── Excerpt provided

Verity Spott (born 1987) is an English neo-modernist poet. Spott lives in Brighton and co-runs the long running poetry, music and performance event Horseplay. Verity teaches poetry with New Writing South and The Creative Writing Programme. Alongside James Burton Verity co-edits the Brighton based poetry magazine "Fatberg". 

Gideon (2014) was a poem organized as a hex, an idea returned to in We Will Bury You (2017). The long poem Click Away Close Door Say (2017) explored the effect of the United Kingdom government austerity programme on Spott's job in a care unit for young adults with autism.

Verity Spott's work has been translated into French, German, Spanish, Dutch, Portuguese and Greek.

────
── Supplied material

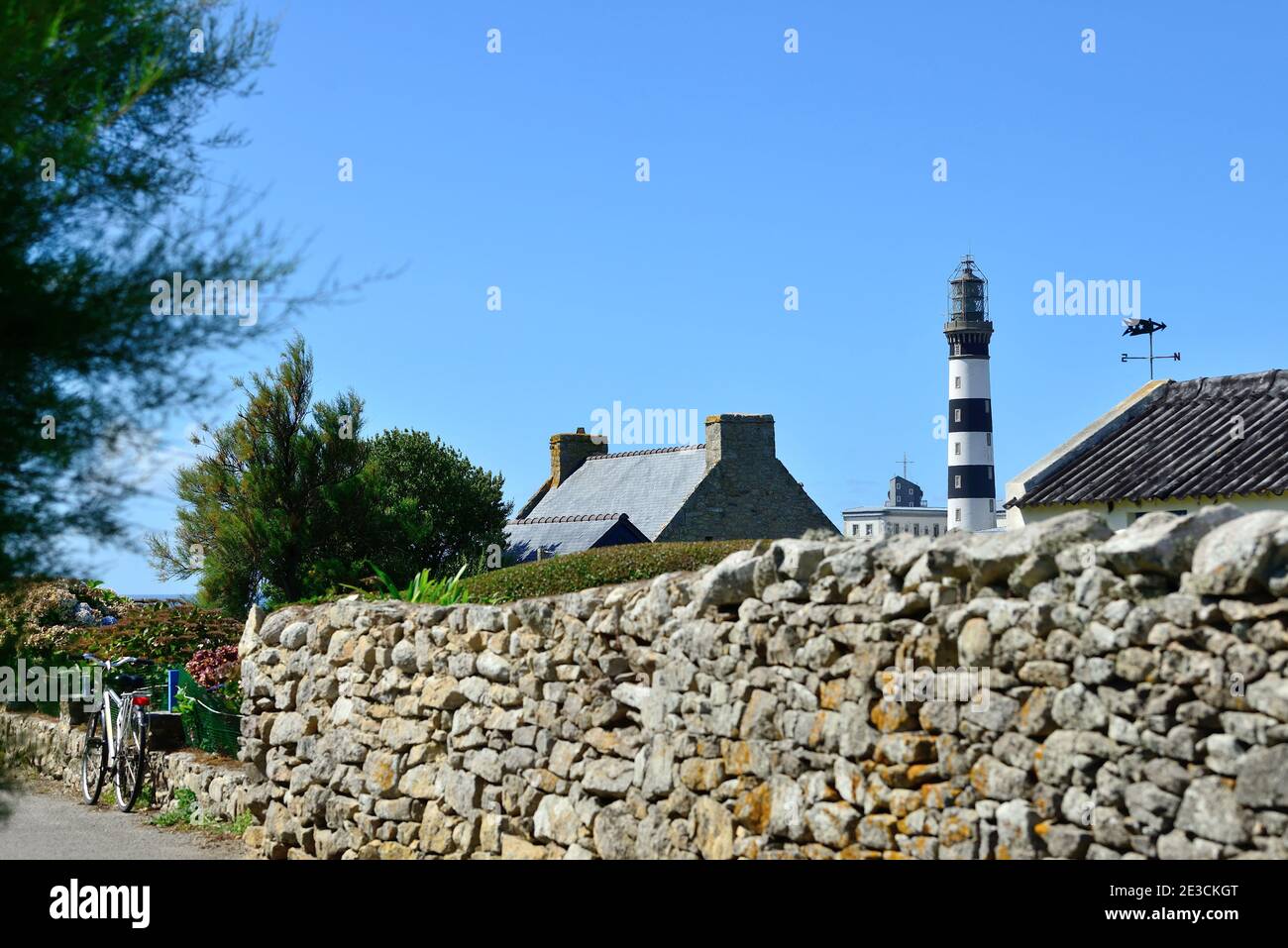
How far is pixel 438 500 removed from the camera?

────

■ What this exercise asks:
(a) Using the text on Verity Spott, decide whether each statement agrees with it: (i) Spott co-edits the magazine "Fatberg" with James Burton; (ii) Gideon came out in 2017; (iii) Spott's work has been translated into Italian. For each, answer yes or no and quote the deciding words of the text.
(b) Update the text on Verity Spott by writing it out again, starting with "Verity Spott (born" and going on through "adults with autism.". Replace "Brighton" with "Hove".
(c) Write what comes next in the text on Verity Spott, starting after its last sentence.

■ Expected answers:
(a)
(i) Yes: "Alongside James Burton Verity co-edits the Brighton based poetry magazine "Fatberg"."
(ii) No: "Gideon (2014)"
(iii) No: "Verity Spott's work has been translated into French, German, Spanish, Dutch, Portuguese and Greek."

(b)
Verity Spott (born 1987) is an English neo-modernist poet. Spott lives in Hove and co-runs the long running poetry, music and performance event Horseplay. Verity teaches poetry with New Writing South and The Creative Writing Programme. Alongside James Burton Verity co-edits the Hove based poetry magazine "Fatberg". 

Gideon (2014) was a poem organized as a hex, an idea returned to in We Will Bury You (2017). The long poem Click Away Close Door Say (2017) explored the effect of the United Kingdom government austerity programme on Spott's job in a care unit for young adults with autism.

(c)
Spott has a degree in English Literature and Creative writing from the University of Chichester and an MA in Critical Writing from the University of Sussex. From 2018 to 2019 Spott was poet in residence at the University of Surrey.

Works
 Three Poems. (Broadside) London: Sender Broken, 2013.
 Effort to No. Brighton: Iodine, 2013.
 (with Jonny Liron) Dear Nothing and No One in It. Brighton: Iodine, 2013.
 Gideon. London: Barque Press, 2014.
(with Megan Alan) Three Poems, Edinburgh Sad Press, 2014.
 Balconette. Guildford: Veer Books, 2014. 
 9 11 16. Brighton: Iodine, 2016.
 We Will Bury You. Guildford: Veer Books, 2017. 
 Click Away Close Door Say. Contraband Books, 2017. 
Kate's Dream Diamond Anti Fatigue Matting Surface. Crater, 2017. 
 (with Timothy Thornton) Poems. Face Press, 2017.
 The Mutiny Aboard the RV Felicity. Tipped Press, 2018.
 Prayers, Manifestos, Bravery. London: Pilot Press, 2018.
Caterpillars. TL:DR Press, 2019.
Poems of Sappho. Face Press, 2019.
 Prayers, Manifestos, Bravery. London: Pilot Press, (second edition), 2020.
Hopelessness. London: The 87 Press, 2020.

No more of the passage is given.